> DATA TO PROCESS:

########################################

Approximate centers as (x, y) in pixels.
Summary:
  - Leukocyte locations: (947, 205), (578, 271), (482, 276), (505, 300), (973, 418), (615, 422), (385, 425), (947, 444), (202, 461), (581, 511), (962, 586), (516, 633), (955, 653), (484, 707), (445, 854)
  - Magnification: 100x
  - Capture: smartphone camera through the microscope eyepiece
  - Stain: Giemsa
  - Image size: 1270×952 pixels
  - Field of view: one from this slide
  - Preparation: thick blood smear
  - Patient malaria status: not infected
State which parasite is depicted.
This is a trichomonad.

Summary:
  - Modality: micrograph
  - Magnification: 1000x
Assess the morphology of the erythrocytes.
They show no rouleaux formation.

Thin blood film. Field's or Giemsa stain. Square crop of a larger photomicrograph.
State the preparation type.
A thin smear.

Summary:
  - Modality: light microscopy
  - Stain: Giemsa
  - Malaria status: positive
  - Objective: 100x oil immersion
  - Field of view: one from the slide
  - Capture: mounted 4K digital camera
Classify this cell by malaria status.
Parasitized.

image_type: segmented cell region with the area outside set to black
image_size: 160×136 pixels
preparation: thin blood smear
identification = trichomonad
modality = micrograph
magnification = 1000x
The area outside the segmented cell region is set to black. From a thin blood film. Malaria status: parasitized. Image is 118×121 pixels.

########################################

> INSTRUCTIONS TO FOLLOW:
Your answer should consist only of the lines from the one with "- Image size: 1270×952 pixels" through the last line of the entries above, retyped exactly.

> ANSWER BOX:
  - Image size: 1270×952 pixels
  - Field of view: one from this slide
  - Preparation: thick blood smear
  - Patient malaria status: not infected
State which parasite is depicted.
This is a trichomonad.

Summary:
  - Modality: micrograph
  - Magnification: 1000x
Assess the morphology of the erythrocytes.
They show no rouleaux formation.

Thin blood film. Field's or Giemsa stain. Square crop of a larger photomicrograph.
State the preparation type.
A thin smear.

Summary:
  - Modality: light microscopy
  - Stain: Giemsa
  - Malaria status: positive
  - Objective: 100x oil immersion
  - Field of view: one from the slide
  - Capture: mounted 4K digital camera
Classify this cell by malaria status.
Parasitized.

image_type: segmented cell region with the area outside set to black
image_size: 160×136 pixels
preparation: thin blood smear
identification = trichomonad
modality = micrograph
magnification = 1000x
The area outside the segmented cell region is set to black. From a thin blood film. Malaria status: parasitized. Image is 118×121 pixels.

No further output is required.